In risposta a specifico quesito posto da un Presidente del Consiglio comunale che aveva chiesto se, a fronte di numerose interpellanze a risposta scritta presentate da un Consigliere comunale, sia possibile configurare una ipotesi di finalità emulativa e se il termine di trenta giorni per la risposta, prevista dall’articolo 43 del Tuel n. 267/2000 possa essere disatteso, a causa dell’elevato numero di richieste, al fine di non compromettere l’attività dell’ufficio, il Ministero dell’Interno con parere del 16 Giugno 2015 si è espresso nel senso che “alla luce della giurisprudenza in materia, l’Ente locale, in assenza di disposizioni limitative, non possa esimersi dal fornire risposta alle interpellanze nei tempi diversi, ferma restando l’esigenza di leale collaborazione da parte dei Consiglieri comunali, che con eventuali comportamenti non corretti possono provocare disservizi”. Nel suddetto parere il Ministero fa espresso riferimento alla sentenza del Consiglio di Stato n. 2716 del 04/05/2004, in cui “seppur in relazione ad una richiesta di accesso di un Consigliere comunale, è stato osservato che la rilevata circostanza della rilevante quantità di atti richiesti è inidonea a giustificare il diniego opposto” ed ha richiamato il parere 10 dicembre 2002 reso dalla Commissione per l’accesso ai documenti amministrativi istituita presso la Presidenza del Consiglio dei Ministri, che esprime l’avviso che costituisce “generale dovere della Pubblica Amministrazione ……. ispirare la propria attività al principio di economicità ……. che incombe non solo sugli uffici tenuti a provvedere ma anche sui soggetti che richiedono prestazioni amministrative, i quali, invece, specie se appartenenti alla stessa amministrazione, sono tenuti, in un clima di leale cooperazione, a modulare le proprie richieste”.

 

Le mozioni

La dottrina definisce le “mozioni” come atti approvati dal Consiglio per esercitare un’azione di indirizzo, esprimere posizioni e giudizi su deter­minate questioni, organizzare la propria attività, disciplinare procedure e stabilire adempimenti dell’amministrazione nei confronti del Consiglio.
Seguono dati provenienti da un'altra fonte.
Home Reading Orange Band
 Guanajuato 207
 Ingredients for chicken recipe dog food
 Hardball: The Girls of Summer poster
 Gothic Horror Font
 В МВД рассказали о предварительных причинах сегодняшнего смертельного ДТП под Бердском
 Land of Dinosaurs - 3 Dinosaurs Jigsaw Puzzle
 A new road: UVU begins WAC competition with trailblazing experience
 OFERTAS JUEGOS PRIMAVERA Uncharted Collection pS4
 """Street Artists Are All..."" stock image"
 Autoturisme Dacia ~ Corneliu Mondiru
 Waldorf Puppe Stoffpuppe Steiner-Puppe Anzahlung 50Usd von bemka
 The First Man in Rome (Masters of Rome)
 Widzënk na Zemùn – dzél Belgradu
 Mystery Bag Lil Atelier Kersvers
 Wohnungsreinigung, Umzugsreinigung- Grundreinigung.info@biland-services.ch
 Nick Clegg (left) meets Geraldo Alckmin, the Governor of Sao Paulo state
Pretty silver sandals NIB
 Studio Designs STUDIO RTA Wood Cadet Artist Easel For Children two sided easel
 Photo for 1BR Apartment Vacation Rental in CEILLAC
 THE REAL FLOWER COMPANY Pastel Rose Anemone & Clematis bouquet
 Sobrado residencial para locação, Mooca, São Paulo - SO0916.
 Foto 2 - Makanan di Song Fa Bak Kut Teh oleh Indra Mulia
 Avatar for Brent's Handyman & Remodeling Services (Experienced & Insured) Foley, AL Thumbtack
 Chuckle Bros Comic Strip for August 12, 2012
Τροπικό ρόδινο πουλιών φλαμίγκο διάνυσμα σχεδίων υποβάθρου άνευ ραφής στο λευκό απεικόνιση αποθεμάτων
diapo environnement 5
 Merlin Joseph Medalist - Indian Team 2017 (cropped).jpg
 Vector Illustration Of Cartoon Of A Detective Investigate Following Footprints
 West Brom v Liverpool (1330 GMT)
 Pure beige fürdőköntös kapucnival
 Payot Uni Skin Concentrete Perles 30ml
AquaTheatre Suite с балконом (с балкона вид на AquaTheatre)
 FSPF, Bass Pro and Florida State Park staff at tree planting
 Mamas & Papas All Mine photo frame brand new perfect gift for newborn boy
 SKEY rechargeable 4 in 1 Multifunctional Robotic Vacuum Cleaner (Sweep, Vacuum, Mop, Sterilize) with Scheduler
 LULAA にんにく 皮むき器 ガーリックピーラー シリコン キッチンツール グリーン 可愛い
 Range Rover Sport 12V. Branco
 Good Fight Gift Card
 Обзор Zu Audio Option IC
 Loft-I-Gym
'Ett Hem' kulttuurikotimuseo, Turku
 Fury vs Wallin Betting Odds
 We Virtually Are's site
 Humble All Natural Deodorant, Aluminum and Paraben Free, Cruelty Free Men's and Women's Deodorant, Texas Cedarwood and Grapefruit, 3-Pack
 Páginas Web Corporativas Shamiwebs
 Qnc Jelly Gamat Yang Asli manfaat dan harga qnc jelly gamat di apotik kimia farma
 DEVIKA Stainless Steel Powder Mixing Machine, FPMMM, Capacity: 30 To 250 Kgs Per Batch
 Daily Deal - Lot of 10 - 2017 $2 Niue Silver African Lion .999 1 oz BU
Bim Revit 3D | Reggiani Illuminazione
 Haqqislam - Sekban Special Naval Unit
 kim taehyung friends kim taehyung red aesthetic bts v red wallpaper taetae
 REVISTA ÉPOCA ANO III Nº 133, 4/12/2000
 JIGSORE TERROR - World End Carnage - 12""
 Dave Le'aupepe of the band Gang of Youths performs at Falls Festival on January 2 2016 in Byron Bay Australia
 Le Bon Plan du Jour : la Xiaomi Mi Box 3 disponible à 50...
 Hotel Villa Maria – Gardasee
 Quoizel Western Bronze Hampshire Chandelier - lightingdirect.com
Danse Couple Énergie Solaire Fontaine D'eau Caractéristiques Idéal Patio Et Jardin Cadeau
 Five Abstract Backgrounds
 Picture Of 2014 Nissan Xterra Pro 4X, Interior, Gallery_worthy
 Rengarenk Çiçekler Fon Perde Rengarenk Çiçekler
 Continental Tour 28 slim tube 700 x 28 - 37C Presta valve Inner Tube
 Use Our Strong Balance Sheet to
La mozione può anche consistere in un giudizio sull’azione dell’Amministrazione: sono presentate per iscritto  e devono contenere l’esatta delimitazione dell’argomento e le linee essenziali delle proposte.

La giurisprudenza individua la mozione quale “istituto a contenuto non specificato”, a tutela della minoranza per situazioni non predefinibili, a differenza di altri strumenti più a valenza di mera conoscenza (quali l’interrogazione o l'interpellanza); si tratta quindi di uno strumento di “introduzione ad un dibattito” che si conclude con un voto che è ragione ed effetto proprio della mozione.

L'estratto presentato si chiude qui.